What does our online data say about who we are? That's the question at the heart of Christian Rudder's best-selling book Dataclysm: Who We Are (When We Think No One's Looking), released earlier this year. Rudder is co-founder and president of the online dating site OkCupid, which serves as the source of many of his analtics. In fact, Dataclysm is a work very similar in subject matter to the OkTrends blog he maintained for several years at OkCupid. The popular blog offered a unique brand of social analysis relying on statistics gathered from the site's userbase. Dataclysm continues in this vein while also speaking to how data scientists have become a newest breed of demographers. Rudder offers some examples of his findings in today's featured Big Think interview:

                                                                                               

       

Several of Rudder's initial observations appear to substantiate commonly held perceptions of heterosexual dating:

"You see that men are the kind of pursuers in relationships at a four to one ratio and kind of correspondingly, women, because they're getting four messages to every one they send out, like they respond a lot less and response rates track directly with how hot the writer was, is."

Beneath the surface though, there are some surprising behavioral trends revealed through Rudder's unique access to data such as message length, time spent composing messages, and message response rates:

"You also see that once people start talking and they establish a rapport, which for OkCupid is four messages going back-and-forth, that attractiveness kind of goes out the window at that point. Your personality takes over after the fourth message." 

Rudder also takes note of implicit racial biases among OkCupid users, all in spite of the site's politically progressive demographics:

"We're all highly coastal. Very little red state, very blue. On a piece of paper OkCupid should be a very progressive place... But the data that we have, you know, black users get three quarters of the messages, the positive votes. They're attractiveness rating are three quarters of an average white user, or Latino user for that matter. They get replied to about three quarters of the time. It's pretty blanket."
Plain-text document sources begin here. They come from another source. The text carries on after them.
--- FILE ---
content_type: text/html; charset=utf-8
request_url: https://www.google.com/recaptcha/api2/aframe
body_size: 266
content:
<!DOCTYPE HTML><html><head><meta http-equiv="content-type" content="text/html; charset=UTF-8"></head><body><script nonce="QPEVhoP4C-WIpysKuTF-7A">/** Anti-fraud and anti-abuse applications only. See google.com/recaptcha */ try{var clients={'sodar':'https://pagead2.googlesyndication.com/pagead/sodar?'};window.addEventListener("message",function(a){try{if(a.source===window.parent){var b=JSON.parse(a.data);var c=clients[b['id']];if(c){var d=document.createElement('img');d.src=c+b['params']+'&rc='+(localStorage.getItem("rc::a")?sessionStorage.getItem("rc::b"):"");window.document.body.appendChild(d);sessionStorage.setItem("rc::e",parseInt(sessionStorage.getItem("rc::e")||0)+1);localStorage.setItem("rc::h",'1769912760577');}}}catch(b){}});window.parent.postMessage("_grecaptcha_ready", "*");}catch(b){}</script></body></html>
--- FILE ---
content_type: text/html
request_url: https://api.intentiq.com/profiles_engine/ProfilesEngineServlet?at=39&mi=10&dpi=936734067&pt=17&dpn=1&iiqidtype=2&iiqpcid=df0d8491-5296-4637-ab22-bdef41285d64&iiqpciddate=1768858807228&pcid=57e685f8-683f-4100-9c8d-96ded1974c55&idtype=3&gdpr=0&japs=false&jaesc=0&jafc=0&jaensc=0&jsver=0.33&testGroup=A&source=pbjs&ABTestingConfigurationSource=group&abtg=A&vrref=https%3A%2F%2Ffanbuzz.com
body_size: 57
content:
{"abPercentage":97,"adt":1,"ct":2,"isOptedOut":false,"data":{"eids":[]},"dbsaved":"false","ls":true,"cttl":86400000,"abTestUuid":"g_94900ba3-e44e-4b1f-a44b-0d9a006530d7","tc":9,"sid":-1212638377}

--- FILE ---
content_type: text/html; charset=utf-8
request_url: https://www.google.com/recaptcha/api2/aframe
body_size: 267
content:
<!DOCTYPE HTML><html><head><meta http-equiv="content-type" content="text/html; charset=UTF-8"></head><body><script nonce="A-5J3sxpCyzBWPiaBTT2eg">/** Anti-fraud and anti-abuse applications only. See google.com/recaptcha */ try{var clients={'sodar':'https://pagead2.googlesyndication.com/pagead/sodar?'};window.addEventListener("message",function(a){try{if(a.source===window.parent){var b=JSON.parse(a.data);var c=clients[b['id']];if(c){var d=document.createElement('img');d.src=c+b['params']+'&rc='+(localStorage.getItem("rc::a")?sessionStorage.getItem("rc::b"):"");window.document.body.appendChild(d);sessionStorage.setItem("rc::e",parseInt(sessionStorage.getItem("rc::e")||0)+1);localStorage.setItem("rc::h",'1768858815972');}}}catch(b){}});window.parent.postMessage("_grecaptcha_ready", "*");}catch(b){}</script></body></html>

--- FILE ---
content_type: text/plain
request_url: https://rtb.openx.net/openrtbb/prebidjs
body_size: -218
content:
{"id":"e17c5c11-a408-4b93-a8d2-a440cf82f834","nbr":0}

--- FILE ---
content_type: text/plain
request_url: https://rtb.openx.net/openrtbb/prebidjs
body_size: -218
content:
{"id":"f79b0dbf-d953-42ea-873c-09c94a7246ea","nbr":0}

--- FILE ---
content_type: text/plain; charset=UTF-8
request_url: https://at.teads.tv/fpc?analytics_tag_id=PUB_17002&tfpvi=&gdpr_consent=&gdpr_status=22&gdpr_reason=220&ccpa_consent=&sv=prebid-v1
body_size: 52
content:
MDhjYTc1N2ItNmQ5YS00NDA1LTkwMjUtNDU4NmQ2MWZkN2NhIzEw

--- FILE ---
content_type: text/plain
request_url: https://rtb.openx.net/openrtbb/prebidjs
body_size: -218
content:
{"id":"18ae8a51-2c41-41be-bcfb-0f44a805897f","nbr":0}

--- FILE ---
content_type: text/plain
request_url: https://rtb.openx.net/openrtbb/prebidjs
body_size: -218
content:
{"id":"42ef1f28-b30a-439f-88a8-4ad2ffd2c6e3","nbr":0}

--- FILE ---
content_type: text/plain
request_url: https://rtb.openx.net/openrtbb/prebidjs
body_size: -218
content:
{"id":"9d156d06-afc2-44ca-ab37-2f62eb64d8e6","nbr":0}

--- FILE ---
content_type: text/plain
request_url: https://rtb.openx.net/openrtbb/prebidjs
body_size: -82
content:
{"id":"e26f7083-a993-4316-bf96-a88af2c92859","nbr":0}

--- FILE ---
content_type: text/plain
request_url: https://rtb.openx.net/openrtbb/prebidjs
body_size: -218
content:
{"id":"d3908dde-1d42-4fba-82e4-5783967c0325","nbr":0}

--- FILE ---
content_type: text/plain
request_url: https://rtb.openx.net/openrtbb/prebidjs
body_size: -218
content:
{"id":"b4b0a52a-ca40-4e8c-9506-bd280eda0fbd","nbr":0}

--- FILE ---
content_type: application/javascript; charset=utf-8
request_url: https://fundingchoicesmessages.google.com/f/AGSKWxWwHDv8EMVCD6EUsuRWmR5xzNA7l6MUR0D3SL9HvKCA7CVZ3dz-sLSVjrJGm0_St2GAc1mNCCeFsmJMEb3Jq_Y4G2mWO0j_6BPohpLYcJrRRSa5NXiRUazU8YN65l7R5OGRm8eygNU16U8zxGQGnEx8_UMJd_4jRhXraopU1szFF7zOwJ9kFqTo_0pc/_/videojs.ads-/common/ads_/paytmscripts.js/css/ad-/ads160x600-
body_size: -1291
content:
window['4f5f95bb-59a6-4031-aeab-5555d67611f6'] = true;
What Rudder is saying is that black users are only 75% as likely as white or Latino users to get positive feedback from other people on the site. Asian men experience similar stats, though not Asian women. Rudder compared his OkCupid data to stats from other sites like Match.com and DateHookup. He found that these percentages stayed true across the board. This isn't a matter of small sample sizes; data from those three sites is drawn from 30 million people. Rudder notes that this is about half of the United States' "single-and-looking" population.

Rudder goes on to comment on other trends he's spotted in his data. Shorter, more concise messages on OkCupid tend to do better than longer ones, though not by a huge margin. Copy/pasting the same message to multiple users is probably the best strategy for achieving a high return per units; it's certainly more effective than sending a unique message to every person you connect with. Rudder makes sure to note that, even though these bits of info are interesting in their own right, the truly fascinating piece of this puzzle is how all these observations were derived from social media user stats. Outside of a government census, when in history have we ever had the ability to collect data from such a large pool of people and draw conclusions about the nature of society and human behavior?

"It's the best data set in the world because it's people, all strangers, all making judgments of one another, all probably trying to sleep with each other, which also adds a certain piquancy to the whole thing. So, you know, you look at the data and you really get a kind of special window into people's psyche."